_TO DO:_
Copy exactly the run of lines that begins at the line with "Which is nearest to point" and ends at the final line of the entries.

[Dataset records]
▶

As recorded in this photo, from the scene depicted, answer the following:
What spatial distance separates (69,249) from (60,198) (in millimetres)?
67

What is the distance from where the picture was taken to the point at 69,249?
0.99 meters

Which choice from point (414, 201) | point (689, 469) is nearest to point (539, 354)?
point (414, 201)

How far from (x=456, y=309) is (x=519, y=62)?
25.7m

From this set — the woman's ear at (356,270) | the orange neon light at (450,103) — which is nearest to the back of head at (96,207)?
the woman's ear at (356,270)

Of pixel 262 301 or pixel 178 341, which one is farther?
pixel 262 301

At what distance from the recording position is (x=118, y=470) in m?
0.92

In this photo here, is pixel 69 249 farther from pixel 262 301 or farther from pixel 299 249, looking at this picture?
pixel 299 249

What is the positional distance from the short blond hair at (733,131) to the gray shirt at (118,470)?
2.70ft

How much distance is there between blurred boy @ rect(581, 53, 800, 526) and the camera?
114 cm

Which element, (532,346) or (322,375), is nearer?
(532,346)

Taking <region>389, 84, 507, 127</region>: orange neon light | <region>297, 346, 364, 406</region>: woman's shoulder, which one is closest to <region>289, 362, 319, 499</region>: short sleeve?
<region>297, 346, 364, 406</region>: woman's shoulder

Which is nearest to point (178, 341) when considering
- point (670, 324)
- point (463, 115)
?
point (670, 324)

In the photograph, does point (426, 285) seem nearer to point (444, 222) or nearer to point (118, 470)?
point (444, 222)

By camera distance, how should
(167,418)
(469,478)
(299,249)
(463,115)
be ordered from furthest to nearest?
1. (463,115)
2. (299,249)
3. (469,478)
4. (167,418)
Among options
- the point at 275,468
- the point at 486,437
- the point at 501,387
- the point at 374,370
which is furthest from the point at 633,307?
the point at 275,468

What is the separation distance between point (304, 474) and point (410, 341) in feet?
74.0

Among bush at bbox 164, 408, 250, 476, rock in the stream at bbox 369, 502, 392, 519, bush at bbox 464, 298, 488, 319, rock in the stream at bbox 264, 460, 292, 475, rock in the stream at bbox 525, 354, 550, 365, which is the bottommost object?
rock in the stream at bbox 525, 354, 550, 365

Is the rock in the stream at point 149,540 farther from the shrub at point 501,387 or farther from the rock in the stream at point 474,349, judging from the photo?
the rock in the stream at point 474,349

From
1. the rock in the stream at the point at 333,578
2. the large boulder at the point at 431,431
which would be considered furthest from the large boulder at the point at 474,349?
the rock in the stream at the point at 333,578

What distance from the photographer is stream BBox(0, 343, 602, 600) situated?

◀

_OUTPUT FOR THIS EXERCISE:_
Which is nearest to point (178, 341) when considering
- point (670, 324)
- point (463, 115)
?
point (670, 324)

In the photograph, does point (426, 285) seem nearer to point (444, 222) or nearer to point (118, 470)?
point (444, 222)

By camera distance, how should
(167,418)
(469,478)
(299,249)
(463,115)
be ordered from furthest to nearest?
1. (463,115)
2. (299,249)
3. (469,478)
4. (167,418)
Among options
- the point at 275,468
- the point at 486,437
- the point at 501,387
- the point at 374,370
which is furthest from the point at 633,307?
the point at 275,468

What is the separation distance between point (304, 474) and point (410, 341) in feet?
74.0

Among bush at bbox 164, 408, 250, 476, rock in the stream at bbox 369, 502, 392, 519, bush at bbox 464, 298, 488, 319, rock in the stream at bbox 264, 460, 292, 475, rock in the stream at bbox 525, 354, 550, 365, which is the bottommost object?
rock in the stream at bbox 525, 354, 550, 365

Is the rock in the stream at point 149,540 farther from the shrub at point 501,387 or farther from the rock in the stream at point 474,349, judging from the photo?
the rock in the stream at point 474,349

From
1. the rock in the stream at the point at 333,578
2. the large boulder at the point at 431,431
which would be considered furthest from the large boulder at the point at 474,349?
the rock in the stream at the point at 333,578

What distance from the photographer is stream BBox(0, 343, 602, 600) situated?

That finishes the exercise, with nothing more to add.